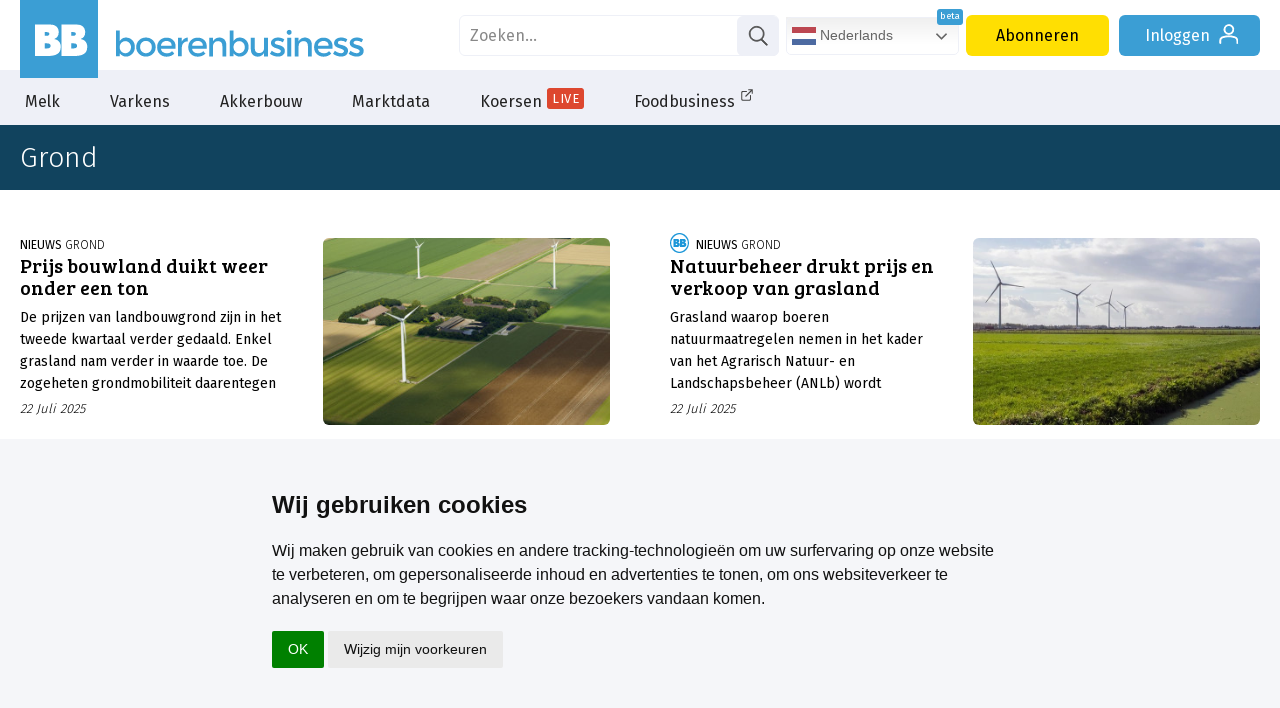

--- FILE ---
content_type: text/html; charset=utf-8
request_url: https://www.google.com/recaptcha/api2/aframe
body_size: 178
content:
<!DOCTYPE HTML><html><head><meta http-equiv="content-type" content="text/html; charset=UTF-8"></head><body><script nonce="ztbjDZiX8zFNT2IW9YQKHw">/** Anti-fraud and anti-abuse applications only. See google.com/recaptcha */ try{var clients={'sodar':'https://pagead2.googlesyndication.com/pagead/sodar?'};window.addEventListener("message",function(a){try{if(a.source===window.parent){var b=JSON.parse(a.data);var c=clients[b['id']];if(c){var d=document.createElement('img');d.src=c+b['params']+'&rc='+(localStorage.getItem("rc::a")?sessionStorage.getItem("rc::b"):"");window.document.body.appendChild(d);sessionStorage.setItem("rc::e",parseInt(sessionStorage.getItem("rc::e")||0)+1);localStorage.setItem("rc::h",'1768574275567');}}}catch(b){}});window.parent.postMessage("_grecaptcha_ready", "*");}catch(b){}</script></body></html>

--- FILE ---
content_type: text/css
request_url: https://www.boerenbusiness.nl/css/css_multilang.css
body_size: -6
content:

.gtranslate_wrapper.gt_container--hich1m{
    display: inline-block;
    padding-left: 3px;
    position: relative;
    width: 170px;
    height: 24px;
}
.gt_container--hich1m .gt_switcher{
    position: absolute;
}

div.gt_container--hich1m .gt_switcher .gt_option{
    background-color: var(--bgkleur);
    padding-top: 7px;
    padding-bottom: 5px;
    border-radius: 0px 0px 6px 6px;
    margin-top: -4px;
    z-index: 99999;
    transition: height 0.3s ease-in-out;
}


.gt_container--hich1m .gt_switcher .gt_selected > a{
    padding: 6px 5px !important;
    font-size: 0.9rem !important;
    border-radius: 5px;
}
div.gt_container--hich1m .gt_switcher .gt_option, .gt_container--hich1m .gt_switcher .gt_selected > a{
    border-color: var(--grijs1) !important;
}
.gt_container--hich1m .gt_switcher a{
    font-size: 0.9rem !important;
}
.gt_container--hich1m .gt_switcher a img{
    padding-right:5px;
}


.gtranslate_wrapper.gt_container--hich1m:before{
    content: "beta";
    font-size: .6rem;
    color: #fff;
    background: var(--logokleur);
    height: .6rem;
    line-height: .6rem;
    padding: .2rem;
    border-radius: .2rem;
    display: block;
    position: absolute;
    z-index: 999999;
    right: -7px;
    margin-top: -8px;
}

--- FILE ---
content_type: application/javascript
request_url: https://www.boerenbusiness.nl/js/js_multilang.js?cache=1767945279
body_size: 294
content:

// CSS OOK INLADEN //
let langlink = document.createElement('link');
langlink.rel = 'stylesheet';
langlink.href = 'https://www.boerenbusiness.nl/css/css_multilang.css'; 
document.head.appendChild(langlink);
// CSS OOK INLADEN //

if(["en", "pl", "de", "fr", "es"].includes(window.location.host.split('.')[0])){ 
    let langlink = document.createElement('link');
    langlink.rel = 'stylesheet';
    langlink.href = 'https://www.boerenbusiness.nl/css/css_multilang_remove_elements.css'; 
    document.head.appendChild(langlink);		
}

// STRUCTUUR AANPASSEN
const contactKnop = document.querySelector('.knop.service');
let vlaggenBlok = document.createElement("div");
vlaggenBlok.classList.add("gtranslate_wrapper");
contactKnop.parentNode.replaceChild(vlaggenBlok, contactKnop);
// STRUCTUUR AANPASSEN


// TRANSLATE FUNCTIES
window.gtranslateSettings = {"default_language":"nl","native_language_names":true,"url_structure":"sub_domain","languages":["nl","en","de","fr","pl","es"],"wrapper_selector":".gtranslate_wrapper","flag_size":24,"switcher_horizontal_position":"inline"}
langscript = document.createElement('script');
langscript.src = 'https://cdn.gtranslate.net/widgets/latest/dwf.js';
document.head.appendChild(langscript);


// AANPASSING STANDAARD DOMEIN
langscript.addEventListener('load', () => {
    document.querySelectorAll('.gt_option a').forEach(a => {
    const lang = a.dataset.gtLang;
    if (!lang) return;
    const u = new URL(a.href, location);           // vang ook relatieve links op
    u.hostname = (lang === 'nl' ? 'www' : lang) + '.boerenbusiness.nl';
    a.href = u;
    });
});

........

**GOAL OF THE EXERCISE:** Look through the listing above. Pick out each line with "const" and copy it.

**SOLUTION TO THIS EXERCISE:**
const contactKnop = document.querySelector('.knop.service');
    const lang = a.dataset.gtLang;
    const u = new URL(a.href, location);           // vang ook relatieve links op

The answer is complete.